Fine Tuning Outlier & Novelty Detection

Angkit Choudhury_21636
Angkit Choudhury_21636
Altair Employee

Maximizing predictive power of anomaly detection models with hyperparameter tuning.

In a typical end to end data analytics workflow, hyperparameter tuning always plays a major role in achieving desired performance & predictions out of a machine learning/deep learning model. To use a car analogy, if we consider a particular ML model as a vehicle, it’s corresponding hyperparameters are like the different buttons we have in our cars. So, in today’s blog let’s take a look at the hyperparameters associated with the anomaly detection models in signalAI and expanding on that also discuss the ones which typically have a greater impact in fine tuning these models, as in case of our cars, some buttons are more important learn than the others :).
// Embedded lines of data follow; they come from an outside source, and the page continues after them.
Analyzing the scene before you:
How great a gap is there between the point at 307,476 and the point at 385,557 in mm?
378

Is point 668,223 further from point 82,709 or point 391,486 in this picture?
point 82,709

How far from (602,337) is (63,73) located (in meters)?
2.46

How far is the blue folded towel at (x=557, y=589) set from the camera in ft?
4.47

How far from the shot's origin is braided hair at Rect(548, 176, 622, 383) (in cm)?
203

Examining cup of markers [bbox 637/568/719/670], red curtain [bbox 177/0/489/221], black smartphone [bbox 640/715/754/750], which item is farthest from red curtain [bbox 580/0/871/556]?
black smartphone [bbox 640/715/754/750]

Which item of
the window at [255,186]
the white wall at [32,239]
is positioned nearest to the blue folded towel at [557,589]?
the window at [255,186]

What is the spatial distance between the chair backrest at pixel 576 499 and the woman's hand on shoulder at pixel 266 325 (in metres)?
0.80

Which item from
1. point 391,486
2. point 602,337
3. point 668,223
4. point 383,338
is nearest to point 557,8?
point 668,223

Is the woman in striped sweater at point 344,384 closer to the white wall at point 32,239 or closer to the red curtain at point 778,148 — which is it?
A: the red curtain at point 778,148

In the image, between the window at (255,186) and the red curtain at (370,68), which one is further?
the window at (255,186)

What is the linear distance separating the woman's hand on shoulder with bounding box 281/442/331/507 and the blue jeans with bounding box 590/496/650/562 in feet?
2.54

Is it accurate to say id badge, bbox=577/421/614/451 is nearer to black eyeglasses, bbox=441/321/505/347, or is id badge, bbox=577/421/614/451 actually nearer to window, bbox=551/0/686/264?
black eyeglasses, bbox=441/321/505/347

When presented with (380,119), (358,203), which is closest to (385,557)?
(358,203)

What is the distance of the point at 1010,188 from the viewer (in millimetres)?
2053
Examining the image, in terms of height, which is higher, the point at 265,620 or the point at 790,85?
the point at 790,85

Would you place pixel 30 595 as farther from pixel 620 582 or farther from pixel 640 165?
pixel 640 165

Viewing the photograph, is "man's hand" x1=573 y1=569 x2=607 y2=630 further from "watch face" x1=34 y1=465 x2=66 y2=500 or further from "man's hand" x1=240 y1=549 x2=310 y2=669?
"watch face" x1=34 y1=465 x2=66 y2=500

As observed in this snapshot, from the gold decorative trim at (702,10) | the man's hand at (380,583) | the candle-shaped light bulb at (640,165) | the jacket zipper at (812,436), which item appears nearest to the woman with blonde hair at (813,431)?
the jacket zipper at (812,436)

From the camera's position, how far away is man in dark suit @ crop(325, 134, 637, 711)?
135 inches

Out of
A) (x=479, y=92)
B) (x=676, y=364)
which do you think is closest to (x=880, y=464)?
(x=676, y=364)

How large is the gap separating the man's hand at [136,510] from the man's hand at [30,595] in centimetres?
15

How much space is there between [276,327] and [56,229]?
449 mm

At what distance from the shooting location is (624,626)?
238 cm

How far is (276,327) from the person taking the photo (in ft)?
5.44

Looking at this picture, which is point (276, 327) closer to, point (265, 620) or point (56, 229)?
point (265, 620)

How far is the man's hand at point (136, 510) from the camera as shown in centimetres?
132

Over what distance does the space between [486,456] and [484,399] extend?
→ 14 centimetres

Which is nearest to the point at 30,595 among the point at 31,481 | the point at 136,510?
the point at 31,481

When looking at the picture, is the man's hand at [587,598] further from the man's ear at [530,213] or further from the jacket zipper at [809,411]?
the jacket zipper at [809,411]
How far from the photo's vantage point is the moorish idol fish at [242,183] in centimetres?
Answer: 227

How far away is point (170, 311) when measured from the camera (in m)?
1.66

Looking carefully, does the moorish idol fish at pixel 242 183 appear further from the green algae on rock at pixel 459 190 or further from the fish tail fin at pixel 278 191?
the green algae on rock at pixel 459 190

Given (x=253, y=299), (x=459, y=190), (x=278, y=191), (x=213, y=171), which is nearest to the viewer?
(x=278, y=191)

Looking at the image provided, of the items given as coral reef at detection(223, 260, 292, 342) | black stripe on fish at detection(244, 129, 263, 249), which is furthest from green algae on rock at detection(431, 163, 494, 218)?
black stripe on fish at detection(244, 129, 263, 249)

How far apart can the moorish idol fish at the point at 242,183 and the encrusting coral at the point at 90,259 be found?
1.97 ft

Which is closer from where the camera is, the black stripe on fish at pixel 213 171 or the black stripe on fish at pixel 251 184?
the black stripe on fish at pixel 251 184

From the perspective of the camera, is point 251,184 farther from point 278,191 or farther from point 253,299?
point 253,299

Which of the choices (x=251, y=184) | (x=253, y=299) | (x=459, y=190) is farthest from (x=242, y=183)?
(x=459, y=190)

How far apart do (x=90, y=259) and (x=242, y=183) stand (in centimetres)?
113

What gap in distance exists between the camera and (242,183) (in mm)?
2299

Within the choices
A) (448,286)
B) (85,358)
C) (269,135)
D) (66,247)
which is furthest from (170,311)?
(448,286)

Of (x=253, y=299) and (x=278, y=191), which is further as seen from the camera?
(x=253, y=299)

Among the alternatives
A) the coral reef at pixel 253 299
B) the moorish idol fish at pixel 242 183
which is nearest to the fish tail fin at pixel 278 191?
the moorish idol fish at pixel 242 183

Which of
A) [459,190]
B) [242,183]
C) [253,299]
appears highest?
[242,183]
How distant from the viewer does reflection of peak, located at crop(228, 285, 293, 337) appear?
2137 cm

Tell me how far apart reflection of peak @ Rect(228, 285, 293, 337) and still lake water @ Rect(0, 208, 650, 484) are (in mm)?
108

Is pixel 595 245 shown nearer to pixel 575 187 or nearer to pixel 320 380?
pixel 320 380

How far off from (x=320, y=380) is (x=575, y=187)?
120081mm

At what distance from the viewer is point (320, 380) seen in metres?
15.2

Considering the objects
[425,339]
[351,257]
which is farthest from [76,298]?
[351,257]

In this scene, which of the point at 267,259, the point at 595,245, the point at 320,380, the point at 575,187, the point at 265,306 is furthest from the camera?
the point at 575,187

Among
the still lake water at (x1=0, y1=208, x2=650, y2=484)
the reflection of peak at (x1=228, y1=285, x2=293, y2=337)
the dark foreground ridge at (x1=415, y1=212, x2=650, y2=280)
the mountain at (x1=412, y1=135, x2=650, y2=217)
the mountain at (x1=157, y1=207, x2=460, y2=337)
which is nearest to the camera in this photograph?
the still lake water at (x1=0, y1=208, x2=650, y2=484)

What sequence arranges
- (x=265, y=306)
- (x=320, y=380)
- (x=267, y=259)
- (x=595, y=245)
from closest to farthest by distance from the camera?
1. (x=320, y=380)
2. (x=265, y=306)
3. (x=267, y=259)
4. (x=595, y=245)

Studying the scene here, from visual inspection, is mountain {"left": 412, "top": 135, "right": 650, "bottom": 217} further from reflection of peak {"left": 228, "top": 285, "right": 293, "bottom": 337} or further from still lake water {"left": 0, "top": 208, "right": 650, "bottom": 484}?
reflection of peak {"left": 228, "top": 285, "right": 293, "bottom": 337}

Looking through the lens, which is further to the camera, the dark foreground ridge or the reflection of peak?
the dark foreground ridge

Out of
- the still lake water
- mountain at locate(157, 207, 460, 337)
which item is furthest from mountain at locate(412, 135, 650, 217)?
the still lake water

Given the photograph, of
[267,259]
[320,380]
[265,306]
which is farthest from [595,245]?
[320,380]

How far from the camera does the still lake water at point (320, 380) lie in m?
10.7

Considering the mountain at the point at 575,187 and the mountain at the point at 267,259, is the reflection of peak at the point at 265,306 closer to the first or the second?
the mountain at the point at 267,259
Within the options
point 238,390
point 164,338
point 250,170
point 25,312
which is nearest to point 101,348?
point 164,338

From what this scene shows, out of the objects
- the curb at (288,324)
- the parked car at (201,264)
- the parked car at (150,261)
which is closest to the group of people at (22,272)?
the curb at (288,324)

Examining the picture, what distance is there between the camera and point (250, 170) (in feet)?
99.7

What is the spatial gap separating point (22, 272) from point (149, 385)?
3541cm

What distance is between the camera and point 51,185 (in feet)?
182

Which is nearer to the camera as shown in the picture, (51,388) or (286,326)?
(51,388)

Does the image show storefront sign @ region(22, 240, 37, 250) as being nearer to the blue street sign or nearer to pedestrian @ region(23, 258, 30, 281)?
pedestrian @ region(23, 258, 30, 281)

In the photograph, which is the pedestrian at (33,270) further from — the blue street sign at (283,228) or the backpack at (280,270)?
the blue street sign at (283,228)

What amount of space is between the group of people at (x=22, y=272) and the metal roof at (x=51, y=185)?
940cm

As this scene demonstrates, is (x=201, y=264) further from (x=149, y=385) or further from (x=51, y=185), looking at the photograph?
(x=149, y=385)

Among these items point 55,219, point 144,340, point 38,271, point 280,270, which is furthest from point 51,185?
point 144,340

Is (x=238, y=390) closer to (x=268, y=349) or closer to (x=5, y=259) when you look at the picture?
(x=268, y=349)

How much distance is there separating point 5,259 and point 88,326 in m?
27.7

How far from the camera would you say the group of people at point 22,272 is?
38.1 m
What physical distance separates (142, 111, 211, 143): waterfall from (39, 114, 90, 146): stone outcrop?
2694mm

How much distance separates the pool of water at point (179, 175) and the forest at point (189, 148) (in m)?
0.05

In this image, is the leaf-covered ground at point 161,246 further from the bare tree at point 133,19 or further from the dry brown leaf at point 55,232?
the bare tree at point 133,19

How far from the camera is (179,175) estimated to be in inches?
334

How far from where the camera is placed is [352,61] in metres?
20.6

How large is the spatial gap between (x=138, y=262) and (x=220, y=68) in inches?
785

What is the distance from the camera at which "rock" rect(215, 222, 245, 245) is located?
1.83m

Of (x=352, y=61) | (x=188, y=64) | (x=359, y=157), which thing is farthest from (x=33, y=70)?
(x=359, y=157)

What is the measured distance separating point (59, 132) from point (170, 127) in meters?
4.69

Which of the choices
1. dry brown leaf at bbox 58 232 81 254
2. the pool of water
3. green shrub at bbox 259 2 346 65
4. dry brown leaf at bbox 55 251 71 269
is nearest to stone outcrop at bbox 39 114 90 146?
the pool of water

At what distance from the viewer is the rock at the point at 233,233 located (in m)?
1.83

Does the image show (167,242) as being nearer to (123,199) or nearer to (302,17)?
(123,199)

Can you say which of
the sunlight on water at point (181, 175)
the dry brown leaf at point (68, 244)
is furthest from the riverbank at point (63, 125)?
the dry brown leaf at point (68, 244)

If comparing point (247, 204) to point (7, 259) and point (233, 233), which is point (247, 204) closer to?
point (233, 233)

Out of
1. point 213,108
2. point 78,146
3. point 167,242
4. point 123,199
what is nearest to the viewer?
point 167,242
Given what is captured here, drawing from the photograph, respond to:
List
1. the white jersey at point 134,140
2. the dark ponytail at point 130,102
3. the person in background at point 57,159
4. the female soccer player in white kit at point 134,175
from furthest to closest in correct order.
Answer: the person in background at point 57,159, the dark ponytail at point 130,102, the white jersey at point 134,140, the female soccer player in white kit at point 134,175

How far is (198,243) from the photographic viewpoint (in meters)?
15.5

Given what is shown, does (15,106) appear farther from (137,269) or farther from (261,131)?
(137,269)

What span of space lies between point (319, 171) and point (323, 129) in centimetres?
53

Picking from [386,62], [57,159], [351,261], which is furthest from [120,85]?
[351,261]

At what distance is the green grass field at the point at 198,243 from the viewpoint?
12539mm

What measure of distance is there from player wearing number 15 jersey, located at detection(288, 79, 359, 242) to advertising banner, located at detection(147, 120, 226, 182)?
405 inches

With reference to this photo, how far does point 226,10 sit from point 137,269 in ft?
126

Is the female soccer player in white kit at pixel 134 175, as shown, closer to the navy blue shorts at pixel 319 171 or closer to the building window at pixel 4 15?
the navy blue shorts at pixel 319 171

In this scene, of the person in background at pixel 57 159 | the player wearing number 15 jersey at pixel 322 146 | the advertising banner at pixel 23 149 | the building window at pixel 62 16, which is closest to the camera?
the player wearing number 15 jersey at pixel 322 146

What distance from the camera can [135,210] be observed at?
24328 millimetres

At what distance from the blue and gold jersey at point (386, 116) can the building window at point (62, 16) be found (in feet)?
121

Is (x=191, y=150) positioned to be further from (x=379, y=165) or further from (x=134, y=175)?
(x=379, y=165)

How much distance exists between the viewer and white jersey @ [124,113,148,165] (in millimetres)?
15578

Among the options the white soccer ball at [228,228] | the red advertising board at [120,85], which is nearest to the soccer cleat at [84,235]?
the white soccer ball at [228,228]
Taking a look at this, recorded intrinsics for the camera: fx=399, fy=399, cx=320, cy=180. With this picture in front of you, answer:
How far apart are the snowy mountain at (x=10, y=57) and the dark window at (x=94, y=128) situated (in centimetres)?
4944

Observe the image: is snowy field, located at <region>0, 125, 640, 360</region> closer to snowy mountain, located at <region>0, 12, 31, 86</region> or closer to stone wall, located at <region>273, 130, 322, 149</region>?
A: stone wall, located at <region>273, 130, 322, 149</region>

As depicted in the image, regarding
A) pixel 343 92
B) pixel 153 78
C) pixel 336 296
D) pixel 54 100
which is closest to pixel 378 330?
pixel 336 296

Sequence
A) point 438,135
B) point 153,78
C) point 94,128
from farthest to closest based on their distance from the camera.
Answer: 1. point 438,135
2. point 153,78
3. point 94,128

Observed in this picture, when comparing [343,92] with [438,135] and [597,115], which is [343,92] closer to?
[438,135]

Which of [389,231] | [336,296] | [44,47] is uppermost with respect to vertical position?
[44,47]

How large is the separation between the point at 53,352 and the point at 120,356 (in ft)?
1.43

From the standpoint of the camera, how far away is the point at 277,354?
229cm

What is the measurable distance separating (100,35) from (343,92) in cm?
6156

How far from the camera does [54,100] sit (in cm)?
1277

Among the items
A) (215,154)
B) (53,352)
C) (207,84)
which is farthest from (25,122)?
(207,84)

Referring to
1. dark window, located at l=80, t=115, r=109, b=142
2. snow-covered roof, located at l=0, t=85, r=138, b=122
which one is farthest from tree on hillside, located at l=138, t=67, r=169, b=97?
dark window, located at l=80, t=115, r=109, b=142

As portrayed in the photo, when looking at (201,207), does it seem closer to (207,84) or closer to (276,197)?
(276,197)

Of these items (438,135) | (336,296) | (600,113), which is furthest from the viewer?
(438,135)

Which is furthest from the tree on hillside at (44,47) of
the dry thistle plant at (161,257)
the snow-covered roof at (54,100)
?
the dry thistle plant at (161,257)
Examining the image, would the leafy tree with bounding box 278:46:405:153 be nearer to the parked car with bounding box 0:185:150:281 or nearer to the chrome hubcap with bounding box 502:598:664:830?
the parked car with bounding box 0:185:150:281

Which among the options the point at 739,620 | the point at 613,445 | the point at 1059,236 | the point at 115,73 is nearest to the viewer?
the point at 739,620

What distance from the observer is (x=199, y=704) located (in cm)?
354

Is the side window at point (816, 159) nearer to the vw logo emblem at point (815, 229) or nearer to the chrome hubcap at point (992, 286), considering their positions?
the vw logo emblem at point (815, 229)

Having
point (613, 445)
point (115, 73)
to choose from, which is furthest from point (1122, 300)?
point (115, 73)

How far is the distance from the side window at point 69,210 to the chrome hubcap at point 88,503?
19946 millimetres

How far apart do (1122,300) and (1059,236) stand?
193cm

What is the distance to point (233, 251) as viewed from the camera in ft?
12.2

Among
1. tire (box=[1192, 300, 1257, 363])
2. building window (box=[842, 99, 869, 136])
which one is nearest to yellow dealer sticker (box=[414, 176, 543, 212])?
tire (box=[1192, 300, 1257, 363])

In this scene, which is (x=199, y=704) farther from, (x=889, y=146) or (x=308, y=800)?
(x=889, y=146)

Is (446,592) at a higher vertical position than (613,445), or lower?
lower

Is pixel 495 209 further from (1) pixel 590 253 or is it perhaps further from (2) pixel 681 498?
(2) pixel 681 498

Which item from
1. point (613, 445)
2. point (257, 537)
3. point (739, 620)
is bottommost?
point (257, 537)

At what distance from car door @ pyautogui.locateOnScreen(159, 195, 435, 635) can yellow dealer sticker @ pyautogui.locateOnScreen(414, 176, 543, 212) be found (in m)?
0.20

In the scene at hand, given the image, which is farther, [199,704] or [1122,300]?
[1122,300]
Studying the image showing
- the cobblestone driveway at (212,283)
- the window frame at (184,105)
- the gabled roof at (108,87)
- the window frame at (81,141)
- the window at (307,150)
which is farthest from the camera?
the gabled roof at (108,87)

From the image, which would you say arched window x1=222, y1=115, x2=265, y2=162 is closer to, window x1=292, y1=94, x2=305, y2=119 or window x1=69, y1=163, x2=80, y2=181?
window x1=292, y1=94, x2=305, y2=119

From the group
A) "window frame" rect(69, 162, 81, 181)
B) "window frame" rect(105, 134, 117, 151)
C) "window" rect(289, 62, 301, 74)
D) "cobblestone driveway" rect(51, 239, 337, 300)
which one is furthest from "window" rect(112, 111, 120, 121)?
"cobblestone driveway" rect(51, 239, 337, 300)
Starting with isolation forest (IF), to fine tune it to a particular problem at hand, we have number of hyperparameters shown in the panel below. As a rule of thumb, out of these parameters, the attributes called “Estimator” & “Contamination” are typically the most influential ones. By tuning the parameter “Estimator”, we can change the number of trees that are fitted under the hood of IF depending upon the complexity of the problem at hand. Higher is the number of estimators, more the complex the fitted model is. For “contamination”, it’s a number by which we are letting isolation forest know how much percentage/portion of the input data points are outliers in the data set which is fed into the model. It’s a rough estimate/guess. In some use cases like Renishaw, we might get lucky and know the contamination factor beforehand, but if we don’t the default value of 0.1(10%) is a good place to start.


image


In the context of local outlier factor (LOF), as shown below, by default LOF is set up for novelty detection (Outlier vs Novelty). But it can be also used for outlier detection by setting the hyperparameter “Novelty” to “False” . So, it’s a very important parameter to set before we start our analysis. Now when we use LOF for novelty detection, one useful trick here is to use a very small number (for example 0.001 or lower) for “Contamination” while fitting it on the input data, as for novelty detection the input data should ideally be free of anomalies during “training”. For outlier detection, the concept of “Contamination” here is exactly the same as isolation forest. On top of this, the parameter “Neighbors” also generally plays a significant role and a higher value of “neighbors” typically produces better results at the expense of increased fitting time.


image


Now for one class SVM (OSVM), it is typically sensitive to outliers and hence not very good for outlier detection, but it can be used for flagging outliers by fine-tuning the hyperparameter called “Nu” to handle outliers by preventing overfitting. Intuitively the parameter “Nu” is kind of equivalent to the “Contamination” hyperparameter we had discussed above. Other than “Nu”, the parameter “Kernel” is also an important one, by which we can control what type of kernel we want to use under the hood. In the use cases where the input dataset is separable with a linear decision boundary, we can play with the kernel choice of “linear” as it is faster to fit compared to other kernels but typically, as shown below the default kernel choice of “rbf” is always a good place to start as it can handle data points when they are linearly separable as well as when they are not.


image


Sometimes hyperparameter tuning might feel like bit overwhelming and tedious. But if you have read this far, next time you get your hands dirty with some data fitting these anomaly detection models, hopefully you will be able to reach the optimal performance with fewer iterations and hence will be able to save some of your valuable time!


Thanks for the read! Happy Learning!